Now that I am on my Northern California college road trip, my focus has been on young people. As I interview them, I am hearing over and over about their efforts to access college, attend and graduate, and launch careers when their families don’t have the expertise to provide specific guidance.
I have spent the last sixteen years encouraging and guiding students through the maze of college selection, applications, and scholarships. I have been happy to answer questions, to help them connect with professionals I know in fields that interest them, and to just listen and be supportive as they try to find their way in uncharted waters.
Sometimes these young people feel like imposters when they arrive at college, like they don’t belong. They see their college peers seeming so much better prepared, so much more adroit at navigating the college process, so much less disoriented by the new environment. For many, this is their first experience meeting peers with wealth and privilege that is unimaginable to them.
I reassure them that their experiences are normal, that they are resourceful and resilient, that they have many skills and tools that can help them adjust, and that they can persevere and succeed. That’s not to say it won’t be challenging, or painful at times, but I know that they can do it.
Some also tell me about their difficulties explaining their experiences to their parents, and their fears that they are drifting apart as their world becomes so much broader, and as some family members are put off or intimidated by their academic advancement.
Yet beyond the challenges, many of these students express their excitement about the ways they have grown as a result of their time in college. They are struck by the new ideas and people they have been exposed to, and by feeling empowered as they begin to find their voice and their place in this new world.
With my focus on these young people, I had almost forgotten that there are many professional adults in the world who were the first in their families to navigate the terrain of higher education. And some of them are in my social and professional networks. Many of the challenges of being the first to venture into higher education were the same for them, even if their experiences with college may have been years ago, or if their parents are American born, or if they were raised in middle class families.
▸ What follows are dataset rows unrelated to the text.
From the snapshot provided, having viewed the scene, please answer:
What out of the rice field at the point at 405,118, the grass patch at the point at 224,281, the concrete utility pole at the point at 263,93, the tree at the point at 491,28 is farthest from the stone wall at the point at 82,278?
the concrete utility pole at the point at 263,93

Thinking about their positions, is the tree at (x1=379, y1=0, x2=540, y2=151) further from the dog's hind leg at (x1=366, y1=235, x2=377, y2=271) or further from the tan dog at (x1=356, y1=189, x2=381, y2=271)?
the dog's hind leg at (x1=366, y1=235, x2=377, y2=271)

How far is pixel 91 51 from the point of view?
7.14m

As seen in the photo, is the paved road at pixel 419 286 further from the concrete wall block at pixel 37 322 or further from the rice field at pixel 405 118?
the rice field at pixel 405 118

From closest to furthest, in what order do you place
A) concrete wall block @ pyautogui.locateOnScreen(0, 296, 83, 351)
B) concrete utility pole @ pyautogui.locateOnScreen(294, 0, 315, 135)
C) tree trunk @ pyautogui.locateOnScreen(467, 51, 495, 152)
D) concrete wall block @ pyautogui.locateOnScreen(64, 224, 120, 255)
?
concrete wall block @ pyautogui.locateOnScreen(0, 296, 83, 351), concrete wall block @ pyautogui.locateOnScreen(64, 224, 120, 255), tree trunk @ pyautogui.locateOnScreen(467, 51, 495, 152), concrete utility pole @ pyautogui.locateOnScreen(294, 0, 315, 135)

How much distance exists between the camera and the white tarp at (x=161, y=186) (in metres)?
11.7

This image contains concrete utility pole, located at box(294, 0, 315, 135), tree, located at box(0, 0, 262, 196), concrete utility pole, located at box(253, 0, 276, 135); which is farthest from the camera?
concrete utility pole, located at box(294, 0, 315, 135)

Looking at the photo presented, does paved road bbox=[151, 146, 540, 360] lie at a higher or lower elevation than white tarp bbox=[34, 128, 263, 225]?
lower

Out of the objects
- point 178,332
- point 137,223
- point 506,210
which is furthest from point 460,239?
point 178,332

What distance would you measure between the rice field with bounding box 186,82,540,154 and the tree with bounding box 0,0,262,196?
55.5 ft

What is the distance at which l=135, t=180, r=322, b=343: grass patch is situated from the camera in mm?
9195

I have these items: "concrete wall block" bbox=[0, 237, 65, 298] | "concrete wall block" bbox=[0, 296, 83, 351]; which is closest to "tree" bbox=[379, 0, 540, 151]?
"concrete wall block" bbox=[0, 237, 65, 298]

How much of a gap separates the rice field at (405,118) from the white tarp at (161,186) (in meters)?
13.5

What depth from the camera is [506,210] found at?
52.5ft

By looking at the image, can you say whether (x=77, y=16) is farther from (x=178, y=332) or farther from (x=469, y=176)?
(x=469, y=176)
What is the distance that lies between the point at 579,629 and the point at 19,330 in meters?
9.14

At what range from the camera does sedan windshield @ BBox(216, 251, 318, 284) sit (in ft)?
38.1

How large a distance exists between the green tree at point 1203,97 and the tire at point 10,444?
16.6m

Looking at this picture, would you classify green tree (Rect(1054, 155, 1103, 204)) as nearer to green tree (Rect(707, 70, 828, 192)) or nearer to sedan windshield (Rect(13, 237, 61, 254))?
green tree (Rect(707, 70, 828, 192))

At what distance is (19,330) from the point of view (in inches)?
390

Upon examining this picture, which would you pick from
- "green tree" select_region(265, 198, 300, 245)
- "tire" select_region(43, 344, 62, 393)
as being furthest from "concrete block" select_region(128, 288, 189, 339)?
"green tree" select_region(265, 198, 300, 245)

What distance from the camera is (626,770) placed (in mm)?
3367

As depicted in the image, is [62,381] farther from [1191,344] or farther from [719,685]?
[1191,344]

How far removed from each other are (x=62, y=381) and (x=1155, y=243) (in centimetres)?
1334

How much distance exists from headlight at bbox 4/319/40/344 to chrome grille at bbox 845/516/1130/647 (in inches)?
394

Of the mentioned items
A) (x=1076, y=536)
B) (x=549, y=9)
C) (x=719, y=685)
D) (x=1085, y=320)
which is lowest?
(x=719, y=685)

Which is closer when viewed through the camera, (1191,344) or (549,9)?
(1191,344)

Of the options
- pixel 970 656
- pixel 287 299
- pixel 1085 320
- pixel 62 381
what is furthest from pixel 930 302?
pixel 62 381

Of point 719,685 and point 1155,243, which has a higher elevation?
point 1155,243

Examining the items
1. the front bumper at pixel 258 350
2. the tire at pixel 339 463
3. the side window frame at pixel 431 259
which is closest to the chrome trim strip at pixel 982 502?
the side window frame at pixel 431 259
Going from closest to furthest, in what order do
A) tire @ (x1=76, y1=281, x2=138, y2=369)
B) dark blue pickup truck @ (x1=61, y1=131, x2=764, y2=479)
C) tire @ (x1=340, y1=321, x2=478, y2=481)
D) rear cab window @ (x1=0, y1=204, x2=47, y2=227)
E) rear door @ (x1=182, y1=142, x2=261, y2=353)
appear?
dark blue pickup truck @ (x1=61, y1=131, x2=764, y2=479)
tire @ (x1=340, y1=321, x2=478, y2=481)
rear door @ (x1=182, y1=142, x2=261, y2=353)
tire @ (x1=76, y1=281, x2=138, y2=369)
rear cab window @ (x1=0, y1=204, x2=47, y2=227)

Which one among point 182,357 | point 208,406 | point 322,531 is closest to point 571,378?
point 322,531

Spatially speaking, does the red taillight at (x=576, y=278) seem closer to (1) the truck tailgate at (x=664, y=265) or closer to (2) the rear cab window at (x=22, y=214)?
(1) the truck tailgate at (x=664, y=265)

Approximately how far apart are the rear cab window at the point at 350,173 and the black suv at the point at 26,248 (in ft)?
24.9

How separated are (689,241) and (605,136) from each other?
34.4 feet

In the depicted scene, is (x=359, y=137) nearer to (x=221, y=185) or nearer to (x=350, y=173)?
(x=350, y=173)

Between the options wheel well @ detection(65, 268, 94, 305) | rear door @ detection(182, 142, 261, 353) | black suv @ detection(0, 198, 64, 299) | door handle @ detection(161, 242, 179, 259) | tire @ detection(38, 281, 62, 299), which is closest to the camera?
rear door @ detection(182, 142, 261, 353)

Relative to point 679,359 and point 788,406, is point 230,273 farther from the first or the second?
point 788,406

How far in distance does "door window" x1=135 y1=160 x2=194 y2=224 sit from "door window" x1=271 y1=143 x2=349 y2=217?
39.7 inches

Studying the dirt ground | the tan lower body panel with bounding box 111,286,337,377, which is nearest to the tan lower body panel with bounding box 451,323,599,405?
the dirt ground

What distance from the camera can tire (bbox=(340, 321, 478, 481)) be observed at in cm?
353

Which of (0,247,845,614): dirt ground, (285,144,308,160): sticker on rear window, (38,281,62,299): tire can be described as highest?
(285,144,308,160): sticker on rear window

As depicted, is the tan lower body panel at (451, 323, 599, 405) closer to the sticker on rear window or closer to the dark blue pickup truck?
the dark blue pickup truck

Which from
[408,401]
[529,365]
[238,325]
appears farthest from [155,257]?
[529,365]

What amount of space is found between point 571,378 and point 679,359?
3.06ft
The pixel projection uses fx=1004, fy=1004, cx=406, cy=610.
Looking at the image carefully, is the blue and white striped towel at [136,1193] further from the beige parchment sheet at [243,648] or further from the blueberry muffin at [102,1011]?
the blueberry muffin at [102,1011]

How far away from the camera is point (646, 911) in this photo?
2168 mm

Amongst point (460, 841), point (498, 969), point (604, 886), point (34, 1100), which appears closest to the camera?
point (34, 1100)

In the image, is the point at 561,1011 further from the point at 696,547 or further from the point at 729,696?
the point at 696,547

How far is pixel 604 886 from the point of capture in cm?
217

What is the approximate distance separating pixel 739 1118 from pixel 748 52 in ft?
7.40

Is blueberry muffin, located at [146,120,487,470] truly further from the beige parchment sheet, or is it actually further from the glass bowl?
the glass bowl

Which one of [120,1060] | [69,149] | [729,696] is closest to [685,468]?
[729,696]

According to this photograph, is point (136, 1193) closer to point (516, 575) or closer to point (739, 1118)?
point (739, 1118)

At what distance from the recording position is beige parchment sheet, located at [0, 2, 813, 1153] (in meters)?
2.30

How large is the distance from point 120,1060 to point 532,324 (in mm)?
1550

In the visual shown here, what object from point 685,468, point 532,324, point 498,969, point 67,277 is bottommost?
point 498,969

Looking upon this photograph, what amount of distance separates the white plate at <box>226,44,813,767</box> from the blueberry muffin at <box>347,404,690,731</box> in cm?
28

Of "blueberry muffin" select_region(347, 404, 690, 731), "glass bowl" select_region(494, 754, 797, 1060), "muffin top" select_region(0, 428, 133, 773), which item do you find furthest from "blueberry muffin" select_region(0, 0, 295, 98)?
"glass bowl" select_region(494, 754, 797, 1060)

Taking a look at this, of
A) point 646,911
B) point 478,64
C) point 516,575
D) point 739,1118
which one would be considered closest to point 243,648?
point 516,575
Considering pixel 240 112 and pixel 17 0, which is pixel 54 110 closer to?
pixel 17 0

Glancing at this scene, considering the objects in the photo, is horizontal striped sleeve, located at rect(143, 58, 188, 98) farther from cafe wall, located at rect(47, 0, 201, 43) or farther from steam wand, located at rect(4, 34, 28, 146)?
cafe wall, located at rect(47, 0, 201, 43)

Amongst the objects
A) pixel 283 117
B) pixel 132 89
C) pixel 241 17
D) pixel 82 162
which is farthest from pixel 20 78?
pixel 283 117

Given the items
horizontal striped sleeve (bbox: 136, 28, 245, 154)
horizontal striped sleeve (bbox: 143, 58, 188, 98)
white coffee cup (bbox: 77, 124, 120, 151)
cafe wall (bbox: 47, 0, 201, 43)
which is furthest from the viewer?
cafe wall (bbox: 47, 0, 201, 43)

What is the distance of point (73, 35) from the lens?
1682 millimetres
Part of my hope with First Gen College is to connect those dots.
It is my hope that young people navigating the college process will appreciate the stories of their first gen peers. I hope they will begin realizing that some of their professors, their doctors, or other professional adults in their world may also be first generation college. I hope this will make it easier for them to see themselves and their futures more clearly, and help them feel bolder about telling their stories, and more comfortable reaching out for support from these people and others.
Professional adults, established in their careers, who were first generation college students, may gain new insights into their own histories as they hear some of these stories. I hope they will think about ways they can be a resource for current first gen students.
I hope that those who have benefited from parents with college degrees will gain insight and understanding into some of the challenges that others, with different circumstances, face in college today.
And I hope that all of you, first gen or not, will recognize something of yourself in the young people on this site and their stories, that you will share these resources with others, and that you will gain greater insight into some of the challenges and successes of first-generation college students in this time and place.